The stench of bribery is up in the air once again. This time, it is disclosure that a US company, Louis Berger, paid bribes to two Goa legislators to win a contract. At least one of them has been chargesheeted and arrested.

Curiously, according to media reports, some Indian managers of the company, who worked with Louis Berger, have also been picked up for investigation. While it is too early to predict the outcome of the case in India, it is quite conceivable that the Indian managers will testify that no bribe was paid, and the legislators might be let off the hook.

But why would the Indian managers claim that no money was paid (even though the names of the bribe takers have been given out by the US Department of Justice)? That’s because Indian laws clearly state that both the bribe giver and the bribe taker must be penalised. According to the Corruption Act 1988, “Whoever abets any offence [pertaining to bribery], whether or not that offence is committed in consequence of the abetment, shall be punishable with imprisonment for a term which shall be not less than 6 months but which may extend up to five years and shall also be liable to fine.” Surely, no Indian manager would like to go to jail!

This is the law that is primarily responsible for abetting the spiralling rate of bribery and corruption in India. If both the giver and the taker of the bribe are to be penalized, how will any evidence ever get collected, unless it is by a third party?
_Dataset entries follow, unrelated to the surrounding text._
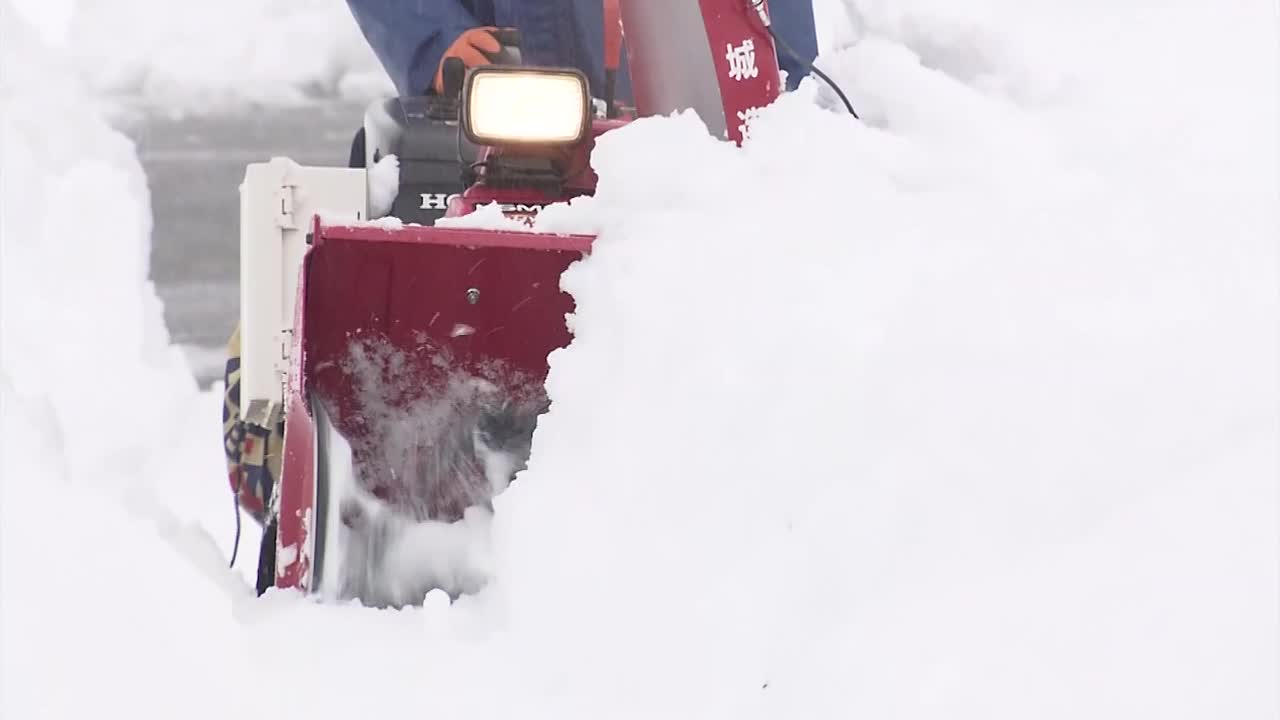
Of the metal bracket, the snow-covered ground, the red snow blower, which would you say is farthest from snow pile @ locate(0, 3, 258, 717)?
the metal bracket

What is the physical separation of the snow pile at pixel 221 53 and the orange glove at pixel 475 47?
16.0ft

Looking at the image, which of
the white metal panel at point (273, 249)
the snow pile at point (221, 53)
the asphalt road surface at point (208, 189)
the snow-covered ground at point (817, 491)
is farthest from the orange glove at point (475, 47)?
the snow pile at point (221, 53)

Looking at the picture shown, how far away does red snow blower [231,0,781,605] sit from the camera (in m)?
2.25

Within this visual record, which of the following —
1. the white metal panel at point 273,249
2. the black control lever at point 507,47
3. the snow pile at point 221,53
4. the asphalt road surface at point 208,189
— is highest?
the black control lever at point 507,47

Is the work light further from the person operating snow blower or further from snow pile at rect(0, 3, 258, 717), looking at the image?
snow pile at rect(0, 3, 258, 717)

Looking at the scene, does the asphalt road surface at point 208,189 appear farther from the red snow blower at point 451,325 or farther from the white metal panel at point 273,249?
the red snow blower at point 451,325

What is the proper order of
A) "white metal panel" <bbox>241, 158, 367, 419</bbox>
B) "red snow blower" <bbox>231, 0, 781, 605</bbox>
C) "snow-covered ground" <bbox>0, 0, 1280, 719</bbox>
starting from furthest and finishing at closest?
"white metal panel" <bbox>241, 158, 367, 419</bbox> < "red snow blower" <bbox>231, 0, 781, 605</bbox> < "snow-covered ground" <bbox>0, 0, 1280, 719</bbox>

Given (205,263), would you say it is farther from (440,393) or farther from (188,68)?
(440,393)

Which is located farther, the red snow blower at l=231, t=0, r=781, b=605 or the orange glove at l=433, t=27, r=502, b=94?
the orange glove at l=433, t=27, r=502, b=94

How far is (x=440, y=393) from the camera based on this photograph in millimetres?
2432

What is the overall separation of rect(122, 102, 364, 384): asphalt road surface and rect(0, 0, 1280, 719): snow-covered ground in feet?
11.9

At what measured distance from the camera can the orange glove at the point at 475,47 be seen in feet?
10.7

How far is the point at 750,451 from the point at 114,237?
160 inches

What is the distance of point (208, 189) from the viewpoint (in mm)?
7070
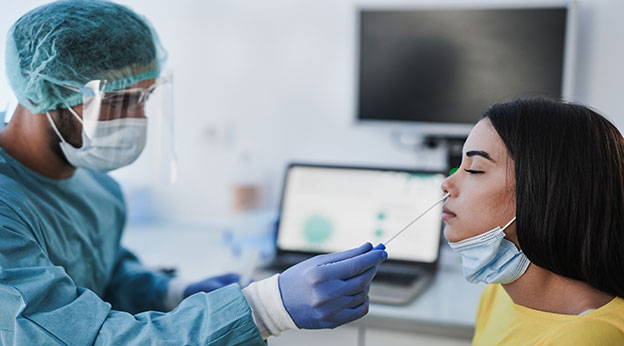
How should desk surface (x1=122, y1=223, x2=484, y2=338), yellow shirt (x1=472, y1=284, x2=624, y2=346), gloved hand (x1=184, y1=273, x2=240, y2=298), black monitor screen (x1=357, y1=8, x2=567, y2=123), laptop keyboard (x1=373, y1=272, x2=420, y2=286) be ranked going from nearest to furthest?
yellow shirt (x1=472, y1=284, x2=624, y2=346) < gloved hand (x1=184, y1=273, x2=240, y2=298) < desk surface (x1=122, y1=223, x2=484, y2=338) < laptop keyboard (x1=373, y1=272, x2=420, y2=286) < black monitor screen (x1=357, y1=8, x2=567, y2=123)

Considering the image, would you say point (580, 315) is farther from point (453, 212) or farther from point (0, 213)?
point (0, 213)

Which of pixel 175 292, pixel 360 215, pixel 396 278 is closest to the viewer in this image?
pixel 175 292

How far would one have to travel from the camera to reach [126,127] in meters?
1.26

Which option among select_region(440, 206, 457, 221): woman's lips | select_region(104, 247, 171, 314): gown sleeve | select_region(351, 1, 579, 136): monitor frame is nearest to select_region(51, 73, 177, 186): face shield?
select_region(104, 247, 171, 314): gown sleeve

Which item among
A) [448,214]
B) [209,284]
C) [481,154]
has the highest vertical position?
[481,154]

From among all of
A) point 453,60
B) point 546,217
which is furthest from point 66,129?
point 453,60

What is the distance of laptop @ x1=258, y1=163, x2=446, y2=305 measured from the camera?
76.5 inches

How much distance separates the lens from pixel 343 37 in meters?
2.36

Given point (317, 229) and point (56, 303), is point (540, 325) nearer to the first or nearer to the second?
point (56, 303)

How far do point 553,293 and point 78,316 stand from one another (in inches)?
34.6

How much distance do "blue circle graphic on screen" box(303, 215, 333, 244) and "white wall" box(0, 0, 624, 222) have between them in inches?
17.7

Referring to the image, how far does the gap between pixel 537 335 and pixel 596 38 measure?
4.75 ft

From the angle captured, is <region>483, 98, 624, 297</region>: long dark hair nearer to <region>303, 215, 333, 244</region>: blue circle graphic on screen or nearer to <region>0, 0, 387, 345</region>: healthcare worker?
<region>0, 0, 387, 345</region>: healthcare worker

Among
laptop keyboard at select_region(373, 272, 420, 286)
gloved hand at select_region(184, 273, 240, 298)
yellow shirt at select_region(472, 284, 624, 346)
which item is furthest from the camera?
laptop keyboard at select_region(373, 272, 420, 286)
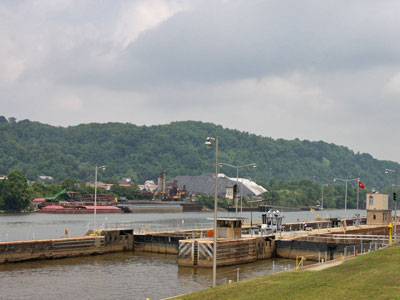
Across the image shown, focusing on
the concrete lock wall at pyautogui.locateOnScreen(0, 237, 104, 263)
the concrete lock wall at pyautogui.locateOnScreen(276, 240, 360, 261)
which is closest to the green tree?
the concrete lock wall at pyautogui.locateOnScreen(0, 237, 104, 263)

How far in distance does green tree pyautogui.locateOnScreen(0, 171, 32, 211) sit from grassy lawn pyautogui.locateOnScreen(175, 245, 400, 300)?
163 meters

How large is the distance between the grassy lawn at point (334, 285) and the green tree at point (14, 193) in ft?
536

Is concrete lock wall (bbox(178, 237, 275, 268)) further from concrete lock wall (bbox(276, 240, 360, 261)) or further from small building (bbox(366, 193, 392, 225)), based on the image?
small building (bbox(366, 193, 392, 225))

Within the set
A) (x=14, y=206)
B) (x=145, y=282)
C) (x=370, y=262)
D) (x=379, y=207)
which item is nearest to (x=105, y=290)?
(x=145, y=282)

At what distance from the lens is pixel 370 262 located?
123 feet

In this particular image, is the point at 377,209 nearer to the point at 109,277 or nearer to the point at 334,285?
the point at 109,277

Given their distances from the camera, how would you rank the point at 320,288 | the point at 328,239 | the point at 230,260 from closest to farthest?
the point at 320,288 < the point at 230,260 < the point at 328,239

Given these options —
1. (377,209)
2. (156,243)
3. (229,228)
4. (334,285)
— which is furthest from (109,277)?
(377,209)

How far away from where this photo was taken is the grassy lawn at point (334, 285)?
28.2 meters

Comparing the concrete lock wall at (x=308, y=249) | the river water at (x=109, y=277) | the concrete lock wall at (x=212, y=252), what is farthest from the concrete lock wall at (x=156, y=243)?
the concrete lock wall at (x=308, y=249)

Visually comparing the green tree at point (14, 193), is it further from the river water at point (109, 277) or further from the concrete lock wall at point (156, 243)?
the river water at point (109, 277)

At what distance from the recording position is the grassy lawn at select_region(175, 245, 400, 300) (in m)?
28.2

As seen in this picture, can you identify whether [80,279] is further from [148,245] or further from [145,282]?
[148,245]

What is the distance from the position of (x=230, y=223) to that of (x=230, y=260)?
531cm
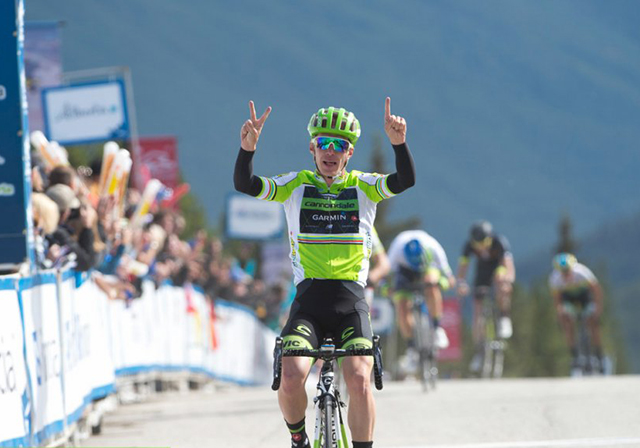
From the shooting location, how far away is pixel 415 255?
15.5 meters

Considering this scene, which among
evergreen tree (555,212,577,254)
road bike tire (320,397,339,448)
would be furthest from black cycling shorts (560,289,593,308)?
evergreen tree (555,212,577,254)

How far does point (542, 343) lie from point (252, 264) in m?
102

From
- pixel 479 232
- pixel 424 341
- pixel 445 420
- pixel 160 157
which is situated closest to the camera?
pixel 445 420

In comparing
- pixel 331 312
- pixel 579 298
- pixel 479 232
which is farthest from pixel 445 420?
pixel 579 298

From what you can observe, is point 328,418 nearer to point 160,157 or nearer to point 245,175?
point 245,175

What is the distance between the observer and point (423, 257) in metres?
15.5

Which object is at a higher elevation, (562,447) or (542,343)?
(562,447)

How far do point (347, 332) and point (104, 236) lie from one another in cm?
568

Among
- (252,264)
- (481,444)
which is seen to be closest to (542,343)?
(252,264)

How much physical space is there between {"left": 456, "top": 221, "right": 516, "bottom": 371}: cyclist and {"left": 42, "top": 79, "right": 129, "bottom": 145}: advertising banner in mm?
6275

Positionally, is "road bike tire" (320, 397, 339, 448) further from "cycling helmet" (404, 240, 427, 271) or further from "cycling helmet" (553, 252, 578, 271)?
"cycling helmet" (553, 252, 578, 271)

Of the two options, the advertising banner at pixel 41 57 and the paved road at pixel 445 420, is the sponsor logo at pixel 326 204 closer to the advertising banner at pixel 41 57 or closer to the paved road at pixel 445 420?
the paved road at pixel 445 420

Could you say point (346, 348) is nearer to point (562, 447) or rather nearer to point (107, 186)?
point (562, 447)

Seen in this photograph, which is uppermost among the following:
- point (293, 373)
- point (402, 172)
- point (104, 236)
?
point (402, 172)
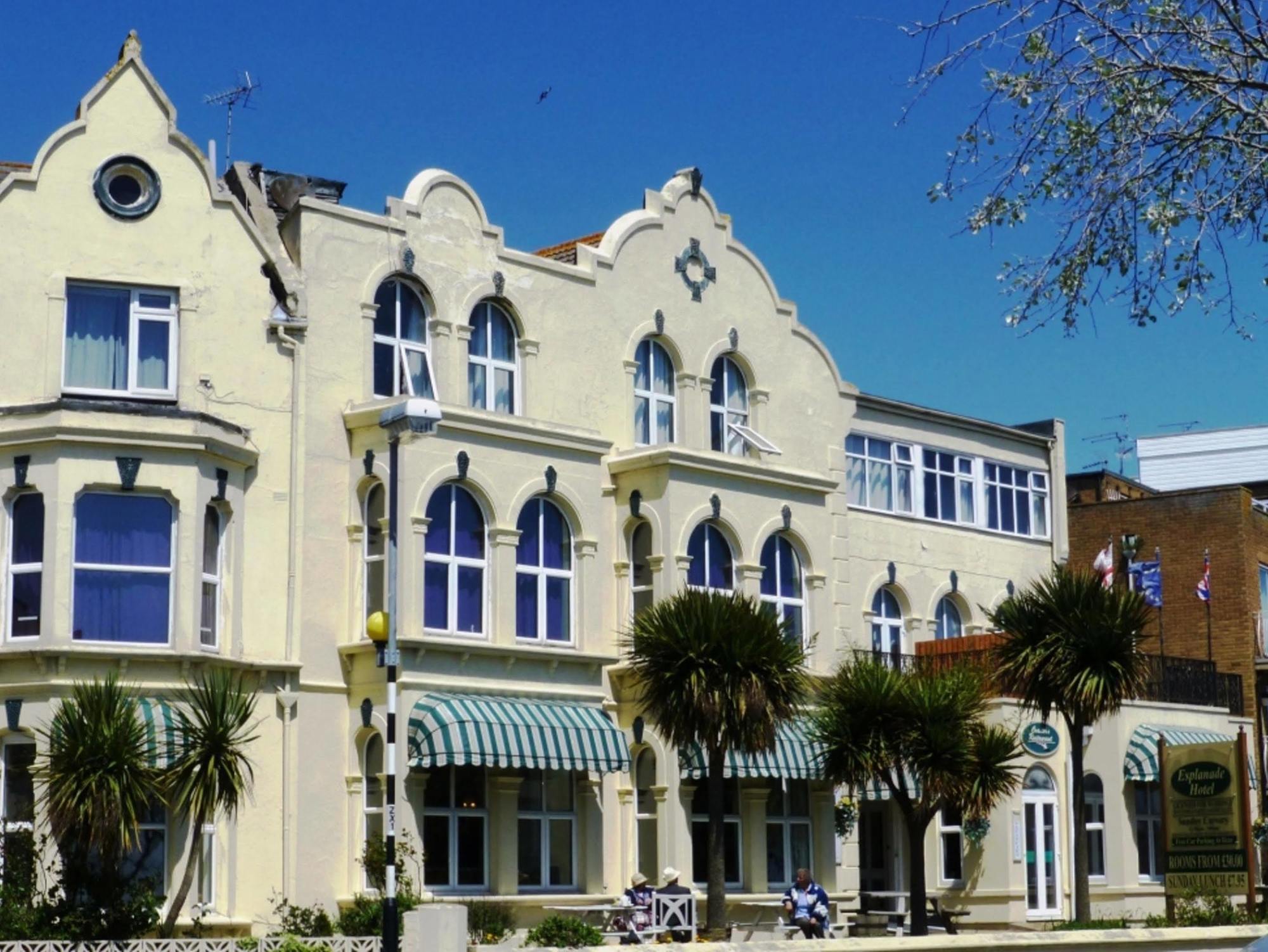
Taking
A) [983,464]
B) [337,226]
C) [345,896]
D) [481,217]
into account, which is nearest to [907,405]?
[983,464]

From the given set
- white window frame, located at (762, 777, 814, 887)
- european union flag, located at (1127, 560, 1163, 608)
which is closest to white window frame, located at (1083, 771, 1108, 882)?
european union flag, located at (1127, 560, 1163, 608)

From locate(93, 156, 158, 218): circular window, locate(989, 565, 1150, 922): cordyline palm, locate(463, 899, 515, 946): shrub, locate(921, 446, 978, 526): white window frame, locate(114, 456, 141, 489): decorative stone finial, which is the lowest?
locate(463, 899, 515, 946): shrub

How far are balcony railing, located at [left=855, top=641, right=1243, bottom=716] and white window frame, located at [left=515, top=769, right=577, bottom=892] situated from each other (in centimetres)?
732

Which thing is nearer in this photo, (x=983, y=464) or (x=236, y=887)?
(x=236, y=887)

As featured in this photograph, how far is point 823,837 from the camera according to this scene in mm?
37156

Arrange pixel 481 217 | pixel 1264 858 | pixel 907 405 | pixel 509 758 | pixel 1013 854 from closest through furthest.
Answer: pixel 509 758, pixel 481 217, pixel 1013 854, pixel 907 405, pixel 1264 858

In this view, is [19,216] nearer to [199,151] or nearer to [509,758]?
[199,151]

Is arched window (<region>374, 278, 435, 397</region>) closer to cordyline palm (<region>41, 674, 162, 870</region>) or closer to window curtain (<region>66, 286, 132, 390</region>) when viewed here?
window curtain (<region>66, 286, 132, 390</region>)

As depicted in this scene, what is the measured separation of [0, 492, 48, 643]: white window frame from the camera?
28.1 meters

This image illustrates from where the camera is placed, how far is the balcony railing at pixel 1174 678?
130ft

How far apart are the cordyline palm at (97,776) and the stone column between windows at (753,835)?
12.9 meters

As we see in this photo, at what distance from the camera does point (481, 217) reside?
A: 33938 millimetres

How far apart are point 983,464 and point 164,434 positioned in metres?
21.6

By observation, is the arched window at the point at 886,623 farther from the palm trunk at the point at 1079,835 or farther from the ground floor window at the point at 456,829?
the ground floor window at the point at 456,829
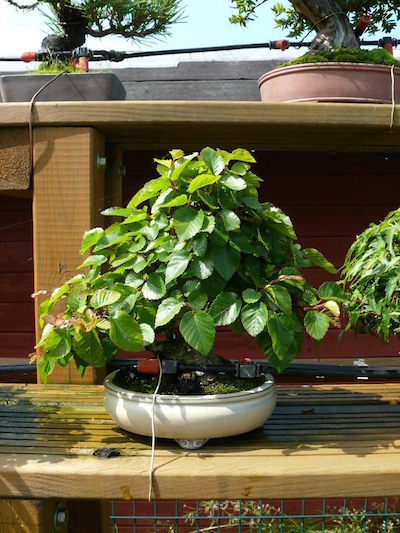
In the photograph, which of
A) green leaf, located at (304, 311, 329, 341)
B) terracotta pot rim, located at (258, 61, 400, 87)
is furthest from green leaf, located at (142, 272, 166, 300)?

Even if I record the act of bribe taking (a better word for this is often extortion) on my mobile phone, or audio tape the conversation, or even copy the serial numbers of the currency notes I have given to the official, I am guilty. The moment I present the evidence to the police, I risk getting arrested myself.

Remember how, despite witnesses coming forth to testify in the cash-for-votes scam, nobody got penalized. The same happened when the Narasimha Rao government was held responsible for bribing another political party to win its votes. As of now, the present government has not cared to reopen either of the two cases.

So what should the government do? The answer is simple. Amend the law so that the bribe taker is the guilty person, and the bribe giver is allowed to become a witness and is not subjected to criminal or civil proceedings. Just this change of law will immediately restrain many government officers from ‘extorting’ money from people who want their applications cleared.

They will not dare ask for the bribe, lest the bribe giver turns approver, or complainant.  Today, he is brazen because he knows that the bribe giver himself could get arrested if he dares to complain.

In fact this is what Kaushik Basu, former chief economic advisor, government of India, recommended in his March 2011 paper titled Why, for a Class of Bribes, the Act of Giving a Bribe should be Treated as Legal.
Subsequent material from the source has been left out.